静岡県浜松市の新たな医療アプローチ
静岡県浜松市で新しい医療サービスが始動しました。この取り組みは「春野医療MaaSプロジェクト」と呼ばれ、特に高齢化が進む中山間地域を対象にしたドローンによる医薬品配送の実証実験です。浜松市が進行中のプロジェクトは、経済産業省の「地域新MaaS創出事業」に認定された先進地域の一つとして注目されています。
高齢化社会に応える新しい医療の形
本プロジェクトの背景には、浜松市の天竜区という地域特有の医療課題があります。この地域では、約42%の高齢化が進んでおり、医師不足や通院の困難といった課題に直面しています。
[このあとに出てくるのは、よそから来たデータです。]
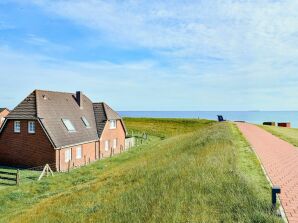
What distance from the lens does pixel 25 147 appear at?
3644cm

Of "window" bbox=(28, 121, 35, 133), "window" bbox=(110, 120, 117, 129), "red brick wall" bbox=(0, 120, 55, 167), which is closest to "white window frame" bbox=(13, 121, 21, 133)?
"red brick wall" bbox=(0, 120, 55, 167)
そこで、浜松市と地域医師会、そして民間企業が協力し、オンライン医療サービスとドローンによる薬の配送を組み合わせることで、これらの問題を解決しようとしています。
プロジェクトは二つの主要な実証実験を行います。
1.
オンライン診療の実施 - 移動診療車を用いた対面診療の代替として機能します。
2.
ドローンを使用した医薬品配送 - オンライン服薬指導を経て、医薬品を患者の元に届けるサービスです。
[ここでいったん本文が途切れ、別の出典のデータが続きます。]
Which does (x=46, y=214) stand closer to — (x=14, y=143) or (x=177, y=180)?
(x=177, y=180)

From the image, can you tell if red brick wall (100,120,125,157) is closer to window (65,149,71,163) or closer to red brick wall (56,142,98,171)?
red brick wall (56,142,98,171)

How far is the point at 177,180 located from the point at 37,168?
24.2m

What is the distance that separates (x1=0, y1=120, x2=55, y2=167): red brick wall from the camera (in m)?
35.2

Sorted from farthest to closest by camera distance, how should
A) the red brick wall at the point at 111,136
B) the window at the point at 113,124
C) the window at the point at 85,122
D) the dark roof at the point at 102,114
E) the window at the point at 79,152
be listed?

この中で、株式会社トラジェクトリーと株式会社スカイピークは、特に医薬品配送に特化した実証を行っています。
目指すは「Level4」の自律飛行
本プロジェクトが目指すのは、首相官邸が打ち出した「空の産業革命に向けたロードマップ2020」における「Level4」と呼ばれる自律飛行の実現です。これは、有人地帯で目視外かつ補助者なしでの運用を可能にする技術です。将来的には、高齢者が自宅にいながら必要な医薬品を手に入れることができるようになります。
実験の概要と重要な検証項目
実証実験は2020年10月から12月下旬まで行われ、主な活動は以下の通りです。
- - 離発着地点の検証: ドローンが安全に降り立つための条件を確認します。
- - 飛行経路の検証: 高圧鉄塔や電線といった障害物を考慮した最適な経路を模索します。
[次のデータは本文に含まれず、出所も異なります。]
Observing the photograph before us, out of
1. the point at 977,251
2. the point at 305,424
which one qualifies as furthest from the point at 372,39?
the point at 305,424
- - 医薬品受け渡しの検証: 患者がドローンから医薬品を受け取る際の安全性や手続きの負担を評価します。
このように、実験を通じて様々な要素を検証しつつ、実用的なサービスの展開を目指しています。
浜松市のデジタル推進とMaaS構想
浜松市は、昨年10月に「デジタルファースト宣言」を行い、持続可能な都市づくりの一環としてデジタル化を推進しています。また、さまざまな分野のデータを活用し、地域のニーズに応じたサービスを展開することを目指しています。その一環として、「浜松市デジタル・スマートシティ官民連携プラットフォーム」を設立し、官民協力による地域課題の解決に取り組んでいます。
未来への展望
私たちの目指すべき社会は、誰もがドローンの利便性を享受できる環境です。春野医療MaaSプロジェクトは、その一環として位置付けられており、高齢者や医療にアクセスしにくい人々にとっての新たな希望となることが期待されています。
将来の展開としては、ドローンの利用をさらに拡大し、気候変動や災害時の医療支援を含め、社会の多様なニーズに応えることが求められます。私たちは、これを全うするために、さらなる進化を続けてまいります。